Capture, storage and offset projects could help Alaska’s oil and gas industry survive in a lower-carbon future, according to Mark Foster, a financial analyst and former utility regulator based in Anchorage. 

But those proposals remain fraught, Foster added, because of lingering uncertainty around their cost and performance. 

Skeptics of the nascent carbon capture industry say that ending the use of fossil fuels entirely — not prolonging their extraction and combustion with new technology — is the best way to mitigate climate change.
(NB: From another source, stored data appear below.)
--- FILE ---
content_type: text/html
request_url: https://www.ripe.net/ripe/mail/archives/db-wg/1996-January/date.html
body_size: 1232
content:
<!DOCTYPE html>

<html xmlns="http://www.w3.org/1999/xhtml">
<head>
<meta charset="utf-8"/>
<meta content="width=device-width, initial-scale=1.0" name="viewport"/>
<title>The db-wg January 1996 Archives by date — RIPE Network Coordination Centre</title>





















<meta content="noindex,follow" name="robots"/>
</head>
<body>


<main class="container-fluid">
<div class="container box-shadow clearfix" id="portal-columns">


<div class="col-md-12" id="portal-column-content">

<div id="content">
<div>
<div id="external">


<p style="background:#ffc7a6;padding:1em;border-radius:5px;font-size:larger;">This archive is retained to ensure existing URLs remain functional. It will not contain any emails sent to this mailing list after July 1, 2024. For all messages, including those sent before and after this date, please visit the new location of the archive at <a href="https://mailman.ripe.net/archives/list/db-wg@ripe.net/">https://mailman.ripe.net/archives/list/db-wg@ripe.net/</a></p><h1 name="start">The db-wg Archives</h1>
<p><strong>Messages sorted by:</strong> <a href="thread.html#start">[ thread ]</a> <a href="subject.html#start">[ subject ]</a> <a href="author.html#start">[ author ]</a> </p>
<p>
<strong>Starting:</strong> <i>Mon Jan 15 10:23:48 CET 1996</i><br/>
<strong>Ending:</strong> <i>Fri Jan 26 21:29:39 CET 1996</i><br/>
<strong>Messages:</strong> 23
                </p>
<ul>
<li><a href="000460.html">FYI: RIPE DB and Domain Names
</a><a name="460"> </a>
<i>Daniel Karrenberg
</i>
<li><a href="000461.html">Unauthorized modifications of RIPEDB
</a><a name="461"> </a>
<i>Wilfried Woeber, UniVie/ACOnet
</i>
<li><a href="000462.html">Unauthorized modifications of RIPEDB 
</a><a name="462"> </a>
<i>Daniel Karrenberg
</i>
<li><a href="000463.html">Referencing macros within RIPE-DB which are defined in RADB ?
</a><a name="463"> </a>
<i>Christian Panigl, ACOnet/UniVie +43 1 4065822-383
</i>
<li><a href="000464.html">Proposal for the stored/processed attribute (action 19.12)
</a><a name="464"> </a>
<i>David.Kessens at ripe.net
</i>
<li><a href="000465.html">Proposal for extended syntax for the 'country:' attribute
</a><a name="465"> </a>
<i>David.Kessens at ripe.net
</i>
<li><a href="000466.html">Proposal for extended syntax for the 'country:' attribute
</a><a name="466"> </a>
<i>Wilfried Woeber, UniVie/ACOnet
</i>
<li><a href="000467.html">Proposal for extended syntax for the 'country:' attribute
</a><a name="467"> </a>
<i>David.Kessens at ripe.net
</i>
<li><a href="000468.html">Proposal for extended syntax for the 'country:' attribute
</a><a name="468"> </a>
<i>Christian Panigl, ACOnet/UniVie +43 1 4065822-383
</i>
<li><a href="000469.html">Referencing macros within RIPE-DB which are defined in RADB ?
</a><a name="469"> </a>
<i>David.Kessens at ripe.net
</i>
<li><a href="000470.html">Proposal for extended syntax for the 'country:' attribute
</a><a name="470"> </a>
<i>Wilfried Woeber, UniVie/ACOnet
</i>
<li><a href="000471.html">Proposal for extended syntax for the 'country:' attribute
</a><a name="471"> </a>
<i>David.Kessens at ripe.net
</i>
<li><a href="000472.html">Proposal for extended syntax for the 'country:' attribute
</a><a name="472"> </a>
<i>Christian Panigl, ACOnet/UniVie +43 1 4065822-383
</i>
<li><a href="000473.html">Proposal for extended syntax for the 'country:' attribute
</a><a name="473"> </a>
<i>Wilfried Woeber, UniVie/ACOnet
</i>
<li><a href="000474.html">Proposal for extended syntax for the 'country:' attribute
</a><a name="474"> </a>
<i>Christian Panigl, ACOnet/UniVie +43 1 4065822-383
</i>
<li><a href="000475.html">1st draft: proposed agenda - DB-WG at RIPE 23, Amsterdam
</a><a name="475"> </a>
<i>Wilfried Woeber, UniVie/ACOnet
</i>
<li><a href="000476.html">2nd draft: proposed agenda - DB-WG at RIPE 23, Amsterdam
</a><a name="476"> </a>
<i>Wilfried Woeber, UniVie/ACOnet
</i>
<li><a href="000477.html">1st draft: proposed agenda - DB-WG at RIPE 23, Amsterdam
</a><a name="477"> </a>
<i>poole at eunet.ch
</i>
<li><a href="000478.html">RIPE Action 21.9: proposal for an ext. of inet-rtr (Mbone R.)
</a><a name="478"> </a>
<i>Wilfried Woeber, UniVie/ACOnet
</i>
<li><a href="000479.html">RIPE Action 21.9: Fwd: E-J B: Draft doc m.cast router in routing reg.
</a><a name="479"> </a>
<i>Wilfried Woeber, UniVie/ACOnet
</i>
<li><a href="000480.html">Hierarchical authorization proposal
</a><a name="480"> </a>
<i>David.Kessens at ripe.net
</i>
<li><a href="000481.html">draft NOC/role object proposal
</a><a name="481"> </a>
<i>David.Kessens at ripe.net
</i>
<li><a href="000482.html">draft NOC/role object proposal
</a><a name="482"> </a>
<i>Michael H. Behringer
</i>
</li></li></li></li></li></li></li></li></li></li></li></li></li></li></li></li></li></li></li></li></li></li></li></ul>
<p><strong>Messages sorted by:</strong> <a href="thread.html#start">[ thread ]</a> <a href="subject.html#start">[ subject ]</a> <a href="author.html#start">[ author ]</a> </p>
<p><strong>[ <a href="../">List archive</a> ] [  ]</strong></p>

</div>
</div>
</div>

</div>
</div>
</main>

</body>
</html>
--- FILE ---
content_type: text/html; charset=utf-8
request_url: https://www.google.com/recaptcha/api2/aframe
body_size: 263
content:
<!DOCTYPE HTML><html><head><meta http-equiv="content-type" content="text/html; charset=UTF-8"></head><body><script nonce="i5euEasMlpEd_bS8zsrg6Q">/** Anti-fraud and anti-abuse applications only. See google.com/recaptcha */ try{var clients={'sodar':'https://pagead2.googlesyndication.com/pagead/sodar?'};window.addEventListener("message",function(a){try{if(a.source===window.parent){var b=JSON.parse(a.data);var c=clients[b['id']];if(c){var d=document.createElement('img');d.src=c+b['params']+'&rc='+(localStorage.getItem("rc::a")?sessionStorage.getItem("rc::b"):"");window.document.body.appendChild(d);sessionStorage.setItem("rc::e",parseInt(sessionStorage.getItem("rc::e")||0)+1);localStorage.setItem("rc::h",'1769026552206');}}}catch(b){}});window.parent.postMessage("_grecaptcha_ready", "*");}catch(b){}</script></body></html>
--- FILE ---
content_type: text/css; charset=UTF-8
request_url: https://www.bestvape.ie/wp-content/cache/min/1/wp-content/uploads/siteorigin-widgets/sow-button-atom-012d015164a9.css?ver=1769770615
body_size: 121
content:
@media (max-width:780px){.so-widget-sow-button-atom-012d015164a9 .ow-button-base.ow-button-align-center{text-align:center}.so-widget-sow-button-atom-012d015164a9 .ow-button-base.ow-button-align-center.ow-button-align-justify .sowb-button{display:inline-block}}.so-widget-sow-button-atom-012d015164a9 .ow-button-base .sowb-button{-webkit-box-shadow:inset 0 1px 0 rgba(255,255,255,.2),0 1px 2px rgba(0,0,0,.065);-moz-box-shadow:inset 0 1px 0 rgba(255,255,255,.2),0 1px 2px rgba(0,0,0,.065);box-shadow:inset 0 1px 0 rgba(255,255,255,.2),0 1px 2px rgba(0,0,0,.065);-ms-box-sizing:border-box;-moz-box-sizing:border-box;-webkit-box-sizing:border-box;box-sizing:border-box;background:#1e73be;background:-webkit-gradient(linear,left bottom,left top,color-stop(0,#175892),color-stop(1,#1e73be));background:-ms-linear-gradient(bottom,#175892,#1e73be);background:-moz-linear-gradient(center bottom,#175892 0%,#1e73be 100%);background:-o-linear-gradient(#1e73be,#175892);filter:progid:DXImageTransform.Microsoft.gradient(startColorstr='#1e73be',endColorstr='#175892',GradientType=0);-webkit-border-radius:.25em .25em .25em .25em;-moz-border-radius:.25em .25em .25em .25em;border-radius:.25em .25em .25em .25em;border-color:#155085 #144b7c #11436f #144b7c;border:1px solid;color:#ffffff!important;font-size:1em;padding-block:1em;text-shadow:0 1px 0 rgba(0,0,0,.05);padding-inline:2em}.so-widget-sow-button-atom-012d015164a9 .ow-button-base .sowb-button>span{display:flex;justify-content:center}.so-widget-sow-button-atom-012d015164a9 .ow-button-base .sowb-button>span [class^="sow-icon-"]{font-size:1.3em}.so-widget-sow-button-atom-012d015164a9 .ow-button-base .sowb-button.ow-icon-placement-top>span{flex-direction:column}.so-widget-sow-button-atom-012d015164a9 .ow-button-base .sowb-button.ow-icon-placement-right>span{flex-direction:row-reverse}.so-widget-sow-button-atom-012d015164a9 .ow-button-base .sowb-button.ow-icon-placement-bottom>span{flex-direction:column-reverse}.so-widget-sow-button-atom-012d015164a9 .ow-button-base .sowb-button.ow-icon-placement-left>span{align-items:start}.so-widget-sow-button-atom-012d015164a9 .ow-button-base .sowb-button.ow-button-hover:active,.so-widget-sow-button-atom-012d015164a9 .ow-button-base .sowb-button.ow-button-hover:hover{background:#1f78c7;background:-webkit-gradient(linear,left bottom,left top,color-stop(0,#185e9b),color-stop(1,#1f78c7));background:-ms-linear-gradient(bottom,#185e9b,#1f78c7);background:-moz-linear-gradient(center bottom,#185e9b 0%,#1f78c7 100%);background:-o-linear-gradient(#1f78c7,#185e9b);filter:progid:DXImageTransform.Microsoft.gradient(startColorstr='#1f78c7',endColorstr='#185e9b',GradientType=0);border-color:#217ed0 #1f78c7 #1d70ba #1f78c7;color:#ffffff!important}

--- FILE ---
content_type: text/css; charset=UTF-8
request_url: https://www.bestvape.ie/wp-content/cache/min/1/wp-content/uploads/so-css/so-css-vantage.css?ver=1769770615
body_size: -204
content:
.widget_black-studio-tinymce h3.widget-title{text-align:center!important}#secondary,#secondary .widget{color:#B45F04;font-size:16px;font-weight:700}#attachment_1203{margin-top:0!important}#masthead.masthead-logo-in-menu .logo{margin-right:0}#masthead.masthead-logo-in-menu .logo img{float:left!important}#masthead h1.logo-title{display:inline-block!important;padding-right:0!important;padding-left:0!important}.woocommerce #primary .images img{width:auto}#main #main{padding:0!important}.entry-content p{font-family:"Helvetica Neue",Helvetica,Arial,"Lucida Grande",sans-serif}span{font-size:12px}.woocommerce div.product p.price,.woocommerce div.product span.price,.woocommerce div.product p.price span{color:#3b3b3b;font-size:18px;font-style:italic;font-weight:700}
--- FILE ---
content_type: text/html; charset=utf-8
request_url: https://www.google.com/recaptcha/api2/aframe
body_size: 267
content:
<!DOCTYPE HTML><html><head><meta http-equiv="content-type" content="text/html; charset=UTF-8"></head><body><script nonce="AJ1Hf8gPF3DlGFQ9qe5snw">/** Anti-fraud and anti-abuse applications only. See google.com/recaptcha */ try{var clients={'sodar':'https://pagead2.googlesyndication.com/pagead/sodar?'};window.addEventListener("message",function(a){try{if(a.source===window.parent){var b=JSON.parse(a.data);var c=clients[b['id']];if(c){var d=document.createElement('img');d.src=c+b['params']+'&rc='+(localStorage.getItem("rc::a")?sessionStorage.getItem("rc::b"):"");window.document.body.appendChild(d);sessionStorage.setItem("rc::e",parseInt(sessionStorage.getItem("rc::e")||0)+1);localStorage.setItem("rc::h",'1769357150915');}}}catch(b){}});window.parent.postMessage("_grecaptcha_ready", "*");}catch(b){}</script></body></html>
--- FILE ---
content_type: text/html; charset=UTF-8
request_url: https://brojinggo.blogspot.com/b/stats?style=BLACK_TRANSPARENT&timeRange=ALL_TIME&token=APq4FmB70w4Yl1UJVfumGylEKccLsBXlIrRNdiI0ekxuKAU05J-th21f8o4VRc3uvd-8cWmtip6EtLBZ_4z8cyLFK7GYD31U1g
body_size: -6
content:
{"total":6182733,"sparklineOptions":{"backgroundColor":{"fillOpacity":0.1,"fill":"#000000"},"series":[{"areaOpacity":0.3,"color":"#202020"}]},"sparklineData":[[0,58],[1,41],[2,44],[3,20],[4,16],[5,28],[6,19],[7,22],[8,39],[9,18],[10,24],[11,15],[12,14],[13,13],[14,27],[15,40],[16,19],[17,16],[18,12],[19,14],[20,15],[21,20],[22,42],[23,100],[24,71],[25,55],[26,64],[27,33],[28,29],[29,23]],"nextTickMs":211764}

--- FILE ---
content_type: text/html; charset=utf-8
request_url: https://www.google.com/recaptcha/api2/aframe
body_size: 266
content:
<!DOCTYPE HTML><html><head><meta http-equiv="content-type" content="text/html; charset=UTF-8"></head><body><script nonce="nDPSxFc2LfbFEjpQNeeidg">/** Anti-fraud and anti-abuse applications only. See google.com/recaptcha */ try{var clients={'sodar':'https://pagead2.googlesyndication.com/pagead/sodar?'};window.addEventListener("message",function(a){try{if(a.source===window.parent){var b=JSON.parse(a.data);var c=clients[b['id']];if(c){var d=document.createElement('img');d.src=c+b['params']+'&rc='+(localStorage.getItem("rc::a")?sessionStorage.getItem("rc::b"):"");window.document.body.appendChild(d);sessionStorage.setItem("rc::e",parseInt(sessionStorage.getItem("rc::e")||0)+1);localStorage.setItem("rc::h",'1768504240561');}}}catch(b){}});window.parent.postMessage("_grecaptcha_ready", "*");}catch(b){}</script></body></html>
Santos itself has been the subject of allegations of greenwashing in an Australian court over some of its climate-related claims. 

The company’s target to make Pikka “net-zero” by 2026 applies only to the emissions generated by Santos in the process of producing oil in the Arctic. The pledge doesn’t apply to the far larger volumes of carbon emitted by consumers who will burn the 80,000 barrels of oil that the company plans to pump each day. 

But the company could theoretically offset its consumers’ — and other companies’ —  emissions, too, with another new technology called direct air capture. 

That idea, which has gained traction in the oil industry and among some scientists, calls for stripping carbon dioxide straight from the atmosphere and depositing it underground for storage. 

With a new grant from the Biden administration, Santos and two partners are poised to be the first to study whether direct air capture could work in Alaska.

A hub in the Arctic?

Santos is still years away from capturing carbon in large quantities and injecting it back under the Arctic tundra. 

But, in presentations to policymakers, the company has outlined its rough idea

Santos’ North Slope hub could collect carbon in two ways. 

It could pull the greenhouse gas directly from the air. And it could trap carbon emitted from oil field “point sources,” like power plants.

A sketch of the concept shared with policymakers shows an industrial network of carbon injection wells; pipelines; a direct air capture plant; and power plants fueled either by natural gas or a small nuclear reactor.